In the last Italian referendum PD supported the idea that Italian people should vote for “Yes” because otherwise the populist Five Star movement – that was characterized as fascist – of Beppe Grillo would come to power. Was there such a danger or it was just a discursive technique by PD in order to mislead the Italian electorate? Which were the main political stakes of the referendum? Is this the main danger in the current political scene the possible victory of Grillo in the next elections?

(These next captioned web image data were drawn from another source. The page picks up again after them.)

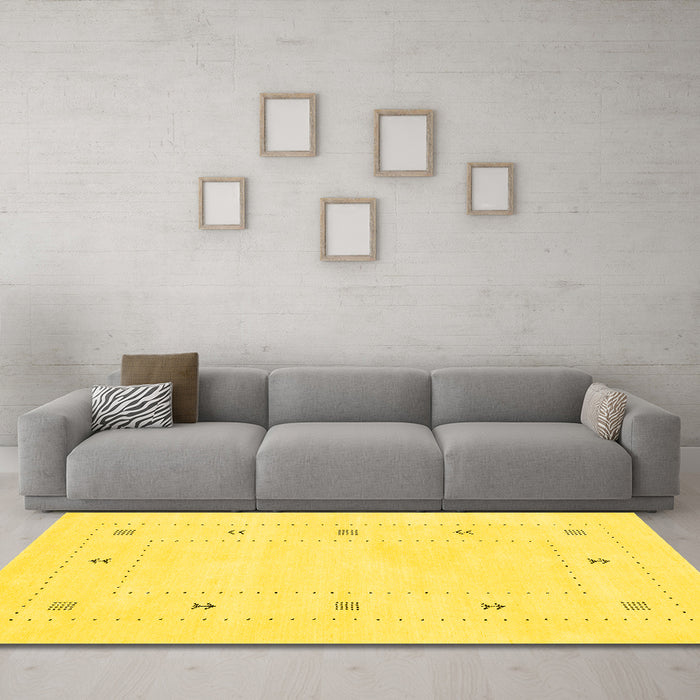 Machine Washable Solid Yellow Modern Rug in a Living Room, wshcon2037yw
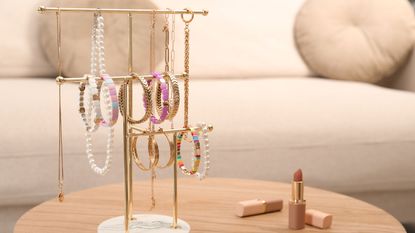 A necklace standing holding necklaces and bracelets nect to an open tube of nude lipstick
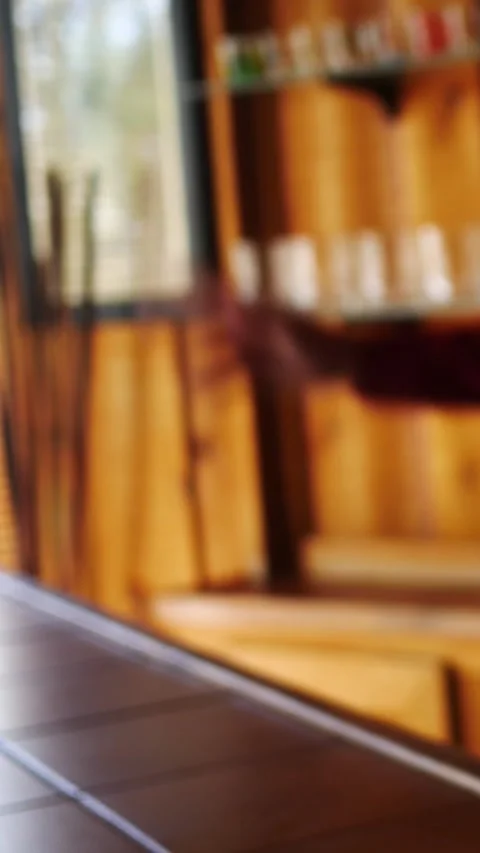 Bartender hands a Glass of Whiskey to Off-Camera Customer in Bar - Vertical Vidéo 332315554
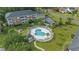 Aerial view of community pool, surrounding buildings, and lush landscaping at 3983 Forsythia Ct. # 301, Myrtle Beach, SC 29588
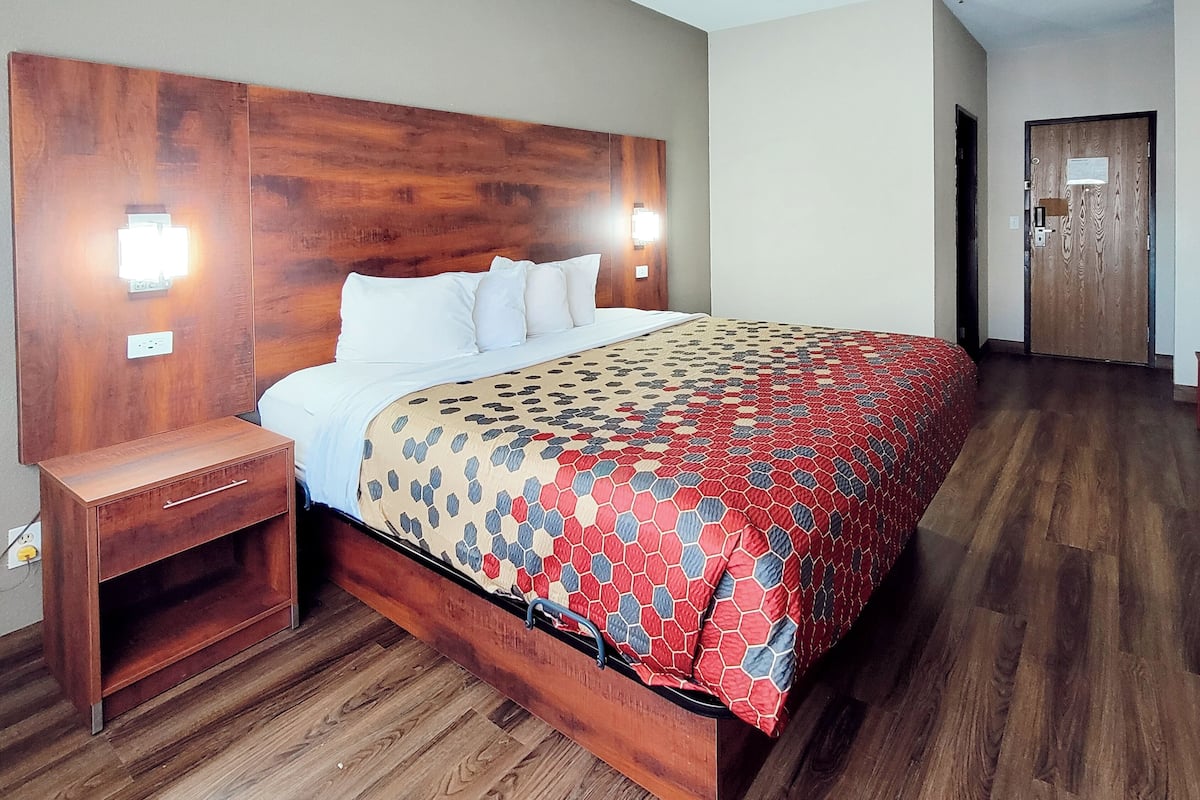 Una habitación de hotel con cabecera de madera, cama con colcha estampada, mesita de noche y suelo de madera.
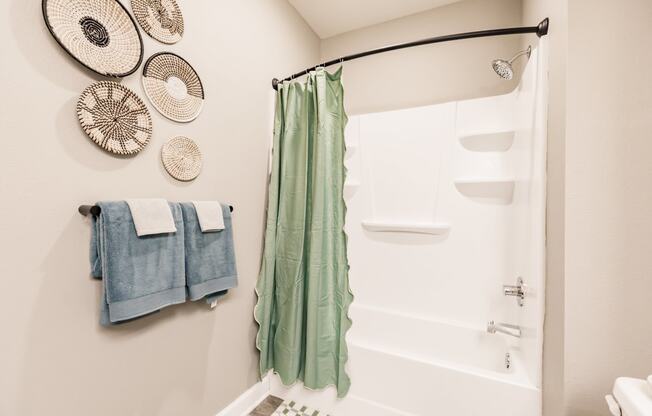 a bathroom with a shower and towels and a sink
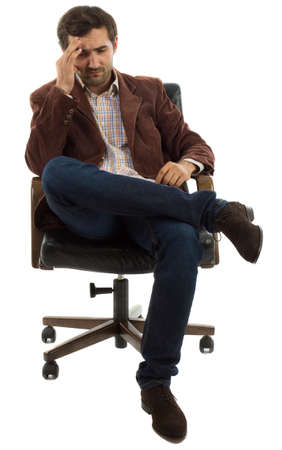 A pensive young caucasian business man isolated on white backgroundの写真素材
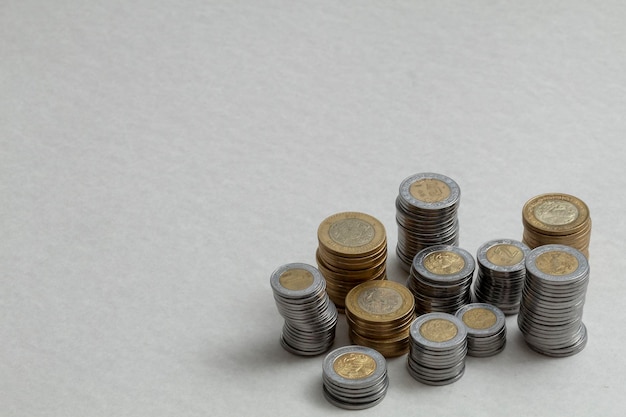 Group of coins stacked on the corner of a table with copy space Mexican pesos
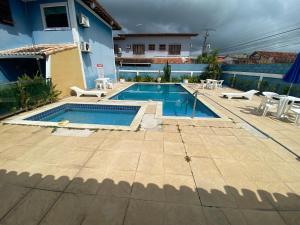 - une piscine avec des chaises et une maison dans l'établissement Casa em condomínio fechado Amaralina, à Porto Seguro
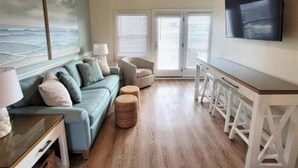Ein Wohnzimmer mit einer Couch, einem Hocker und einem an der Wand befestigten Fernseher.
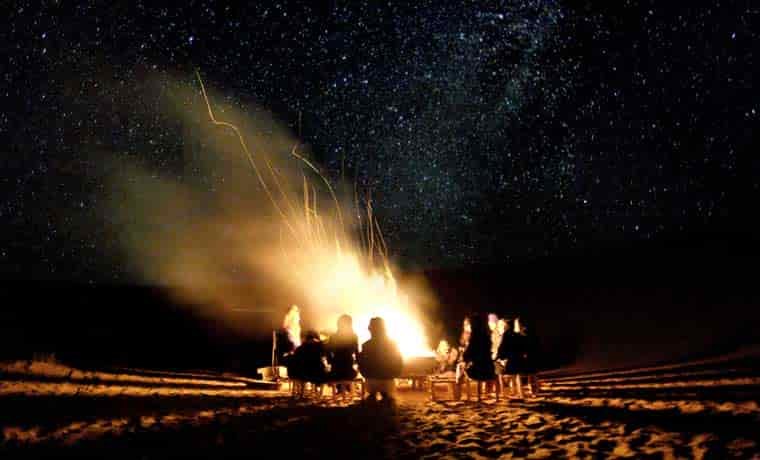 People sat around a Campfire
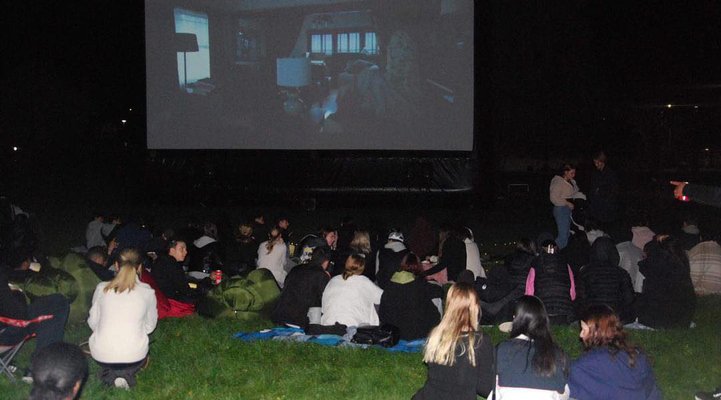 Personer ser på bio utomhus i mörkret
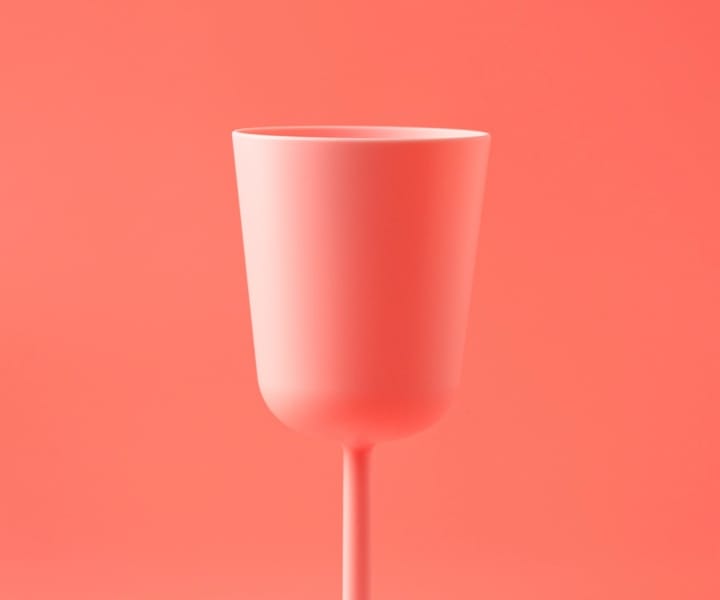 glass with pink background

The main political stake of the referendum was to conclude the long transition, which began with the end of the First Republic at the beginning of the Nineties, by moving decisional power away from the Parliament and toward the executive. This referendum was just one of the various attempts at reforming the Constitution in an antidemocratic direction in recent years. It was also combined with a new electoral law for the Chamber of Deputies that would attribute a large majority bonus to the list reaching 40% of the votes. The mind behind the reform was Giorgio Napolitano, whose project for the conclusion of the transition was precisely, on the one hand, a stabilization of the political institutions through an attack on the Constitution and a hyper-majoritarian electoral law, on the other, a significant weakening of the negotiating power of the unions and of the other organizations of the civil society. This was basically the project of Renzi’s government. There were also opportunistic considerations relating to the rise of Five Stars Movement, as its very existence is jeopardizing decades of attempts at establishing and consolidating a bipolar electoral system. What is going to happen now is still quite unclear. Five Stars Movement is in principle well positioned to capitalize on the No vote at the referendum and on the growing dissatisfaction with the Democratic Party. However, the troubles and scandals surrounding the mayor of Rome, Virginia Raggi, risk to cause a great loss of credibility to Five Stars Movement. That said, I would reject the term ‘danger’. Five Stars Movement is not a fascist party, it is a catch-all electoral movement, with amateurish traits and contradictory politics. I don’t see how their government is going to be significantly worse than Renzi’s and now Gentiloni’s aggressive neoliberal and antidemocratic governments. Those worried of the ‘fascism’ of Five Stars Movement should perhaps spend some time reading the plan on security elaborated by the current Minister of Interiors, Marco Minniti and take to the streets to oppose the authoritarians who are already governing the country.
Cinzia Arruzza is an assistant professor of philosophy at the New School.